3. **On the secondary node** (`node-1`), run:

   ```bash theme={"theme":{"light":"github-light","dark":"github-dark"}}
   slurmd -D
   ```

After running these commands, you should see output indicating that the services have started successfully. The `-D` flag keeps the services running in the foreground, so each command needs its own terminal.

## Step 6: Test your Slurm Cluster

1. Run this command **on the primary node** (`node-0`) to check the status of your nodes:

   ```bash theme={"theme":{"light":"github-light","dark":"github-dark"}}
   sinfo
   ```

   You should see output showing both nodes in your cluster, with a state of "idle" if everything is working correctly.

2. Run this command to test GPU availability across both nodes:

   ```bash theme={"theme":{"light":"github-light","dark":"github-dark"}}
   srun --nodes=2 --gres=gpu:1 nvidia-smi -L
   ```

   This command should list all GPUs across both nodes.

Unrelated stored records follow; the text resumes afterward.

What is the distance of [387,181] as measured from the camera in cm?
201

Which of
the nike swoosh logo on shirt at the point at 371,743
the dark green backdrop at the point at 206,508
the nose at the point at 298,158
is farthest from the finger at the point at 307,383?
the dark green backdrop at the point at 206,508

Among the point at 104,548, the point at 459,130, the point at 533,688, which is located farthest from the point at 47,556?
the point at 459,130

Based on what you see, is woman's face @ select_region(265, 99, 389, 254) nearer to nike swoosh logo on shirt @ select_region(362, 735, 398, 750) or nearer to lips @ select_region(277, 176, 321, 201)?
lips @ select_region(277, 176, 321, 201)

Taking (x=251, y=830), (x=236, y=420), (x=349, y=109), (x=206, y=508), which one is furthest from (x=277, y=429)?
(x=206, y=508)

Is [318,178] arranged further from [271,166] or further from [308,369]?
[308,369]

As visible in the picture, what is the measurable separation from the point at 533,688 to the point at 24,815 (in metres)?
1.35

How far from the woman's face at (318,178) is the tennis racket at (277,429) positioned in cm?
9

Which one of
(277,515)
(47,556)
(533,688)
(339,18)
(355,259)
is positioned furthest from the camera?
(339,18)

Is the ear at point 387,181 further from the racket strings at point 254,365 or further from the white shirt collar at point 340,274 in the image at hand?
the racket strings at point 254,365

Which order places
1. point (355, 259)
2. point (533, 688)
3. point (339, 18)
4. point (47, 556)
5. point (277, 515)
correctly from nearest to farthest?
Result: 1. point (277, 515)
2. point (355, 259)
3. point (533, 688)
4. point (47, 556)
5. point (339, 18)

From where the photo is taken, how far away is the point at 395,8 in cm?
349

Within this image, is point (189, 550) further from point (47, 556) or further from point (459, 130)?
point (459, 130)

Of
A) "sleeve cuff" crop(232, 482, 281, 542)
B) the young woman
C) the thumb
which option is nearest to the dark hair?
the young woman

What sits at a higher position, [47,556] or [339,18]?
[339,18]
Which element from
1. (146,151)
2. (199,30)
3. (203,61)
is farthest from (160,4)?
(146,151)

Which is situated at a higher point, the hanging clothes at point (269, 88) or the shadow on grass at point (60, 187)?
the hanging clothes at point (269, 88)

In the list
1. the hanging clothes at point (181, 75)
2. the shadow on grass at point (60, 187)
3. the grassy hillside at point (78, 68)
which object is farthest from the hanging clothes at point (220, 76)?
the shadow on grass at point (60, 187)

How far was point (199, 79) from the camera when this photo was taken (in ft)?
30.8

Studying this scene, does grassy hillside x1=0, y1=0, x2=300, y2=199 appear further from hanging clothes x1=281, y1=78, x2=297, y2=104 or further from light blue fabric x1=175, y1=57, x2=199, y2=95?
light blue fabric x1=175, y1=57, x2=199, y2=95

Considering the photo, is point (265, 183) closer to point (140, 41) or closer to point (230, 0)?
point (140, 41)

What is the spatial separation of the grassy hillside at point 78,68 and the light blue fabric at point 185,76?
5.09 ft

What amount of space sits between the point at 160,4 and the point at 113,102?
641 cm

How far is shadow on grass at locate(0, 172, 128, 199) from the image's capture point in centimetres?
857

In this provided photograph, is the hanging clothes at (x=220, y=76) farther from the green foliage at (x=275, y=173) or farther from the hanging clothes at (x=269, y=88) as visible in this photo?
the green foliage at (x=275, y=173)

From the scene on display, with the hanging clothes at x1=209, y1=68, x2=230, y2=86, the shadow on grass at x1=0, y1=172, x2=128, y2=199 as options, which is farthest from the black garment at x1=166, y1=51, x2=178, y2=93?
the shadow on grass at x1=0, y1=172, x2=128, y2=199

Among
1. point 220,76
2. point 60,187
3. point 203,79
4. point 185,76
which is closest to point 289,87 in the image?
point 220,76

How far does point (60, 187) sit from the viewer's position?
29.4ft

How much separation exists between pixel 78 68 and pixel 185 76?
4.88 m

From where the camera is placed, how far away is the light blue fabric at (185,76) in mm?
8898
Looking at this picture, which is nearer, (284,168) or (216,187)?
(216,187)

## Step 7: Submit the Slurm job script

Run the following command **on the primary node** (`node-0`) to submit the test job script and confirm that your cluster is working properly:

```bash theme={"theme":{"light":"github-light","dark":"github-dark"}}
sbatch test_batch.sh
```

Check the output file created by the test (`test_simple_[JOBID].out`) and look for the hostnames of both nodes. This confirms that the job ran successfully across the cluster.

## Step 8: Clean up

If you no longer need your cluster, make sure you return to the [Instant Clusters page](https://www.console.runpod.io/cluster) and delete your cluster to avoid incurring extra charges.

<Tip>
  You can monitor your cluster usage and spending using the **Billing Explorer** at the bottom of the [Billing page](https://www.console.runpod.io/user/billing) section under the **Cluster** tab.
</Tip>

## Next steps

Now that you've successfully deployed and tested a Slurm cluster on Runpod, you can:

* **Adapt your own distributed workloads** to run using Slurm job scripts.
* **Scale your cluster** by adjusting the number of Pods to handle larger models or datasets.
* **Try different frameworks** like [Axolotl](/instant-clusters/axolotl) for fine-tuning large language models.
* **Optimize performance** by experimenting with different distributed training strategies.